#### Material supplied:
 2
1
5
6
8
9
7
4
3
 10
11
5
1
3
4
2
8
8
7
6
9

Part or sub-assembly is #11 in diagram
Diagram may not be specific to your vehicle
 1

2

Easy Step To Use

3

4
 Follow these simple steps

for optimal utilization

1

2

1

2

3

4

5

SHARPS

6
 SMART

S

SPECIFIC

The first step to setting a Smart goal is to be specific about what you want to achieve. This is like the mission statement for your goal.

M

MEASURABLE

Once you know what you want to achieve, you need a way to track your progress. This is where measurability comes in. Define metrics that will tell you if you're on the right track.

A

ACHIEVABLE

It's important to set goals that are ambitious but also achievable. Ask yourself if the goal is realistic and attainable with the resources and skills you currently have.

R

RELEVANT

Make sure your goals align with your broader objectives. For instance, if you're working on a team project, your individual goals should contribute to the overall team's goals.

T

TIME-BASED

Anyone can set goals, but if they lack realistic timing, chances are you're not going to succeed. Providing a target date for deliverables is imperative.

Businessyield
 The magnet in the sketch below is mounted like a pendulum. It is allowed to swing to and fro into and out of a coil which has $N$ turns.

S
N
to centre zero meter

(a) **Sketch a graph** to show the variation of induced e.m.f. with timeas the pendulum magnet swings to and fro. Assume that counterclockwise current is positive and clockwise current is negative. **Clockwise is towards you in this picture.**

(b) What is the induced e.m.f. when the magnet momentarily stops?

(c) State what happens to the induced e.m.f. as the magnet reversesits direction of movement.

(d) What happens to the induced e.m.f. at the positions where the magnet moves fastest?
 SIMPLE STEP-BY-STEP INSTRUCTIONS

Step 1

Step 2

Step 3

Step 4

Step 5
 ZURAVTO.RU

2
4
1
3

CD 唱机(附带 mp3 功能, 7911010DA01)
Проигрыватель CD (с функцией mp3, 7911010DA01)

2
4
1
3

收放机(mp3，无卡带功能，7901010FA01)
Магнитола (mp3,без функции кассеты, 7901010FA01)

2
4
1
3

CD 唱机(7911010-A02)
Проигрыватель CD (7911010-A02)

#### Task prompt:
Could you restate every entry verbatim, please?

#### Output for this task:
 2
1
5
6
8
9
7
4
3
 10
11
5
1
3
4
2
8
8
7
6
9

Part or sub-assembly is #11 in diagram
Diagram may not be specific to your vehicle
 1

2

Easy Step To Use

3

4
 Follow these simple steps

for optimal utilization

1

2

1

2

3

4

5

SHARPS

6
 SMART

S

SPECIFIC

The first step to setting a Smart goal is to be specific about what you want to achieve. This is like the mission statement for your goal.

M

MEASURABLE

Once you know what you want to achieve, you need a way to track your progress. This is where measurability comes in. Define metrics that will tell you if you're on the right track.

A

ACHIEVABLE

It's important to set goals that are ambitious but also achievable. Ask yourself if the goal is realistic and attainable with the resources and skills you currently have.

R

RELEVANT

Make sure your goals align with your broader objectives. For instance, if you're working on a team project, your individual goals should contribute to the overall team's goals.

T

TIME-BASED

Anyone can set goals, but if they lack realistic timing, chances are you're not going to succeed. Providing a target date for deliverables is imperative.

Businessyield
 The magnet in the sketch below is mounted like a pendulum. It is allowed to swing to and fro into and out of a coil which has $N$ turns.

S
N
to centre zero meter

(a) **Sketch a graph** to show the variation of induced e.m.f. with timeas the pendulum magnet swings to and fro. Assume that counterclockwise current is positive and clockwise current is negative. **Clockwise is towards you in this picture.**

(b) What is the induced e.m.f. when the magnet momentarily stops?

(c) State what happens to the induced e.m.f. as the magnet reversesits direction of movement.

(d) What happens to the induced e.m.f. at the positions where the magnet moves fastest?
 SIMPLE STEP-BY-STEP INSTRUCTIONS

Step 1

Step 2

Step 3

Step 4

Step 5
 ZURAVTO.RU

2
4
1
3

CD 唱机(附带 mp3 功能, 7911010DA01)
Проигрыватель CD (с функцией mp3, 7911010DA01)

2
4
1
3

收放机(mp3，无卡带功能，7901010FA01)
Магнитола (mp3,без функции кассеты, 7901010FA01)

2
4
1
3

CD 唱机(7911010-A02)
Проигрыватель CD (7911010-A02)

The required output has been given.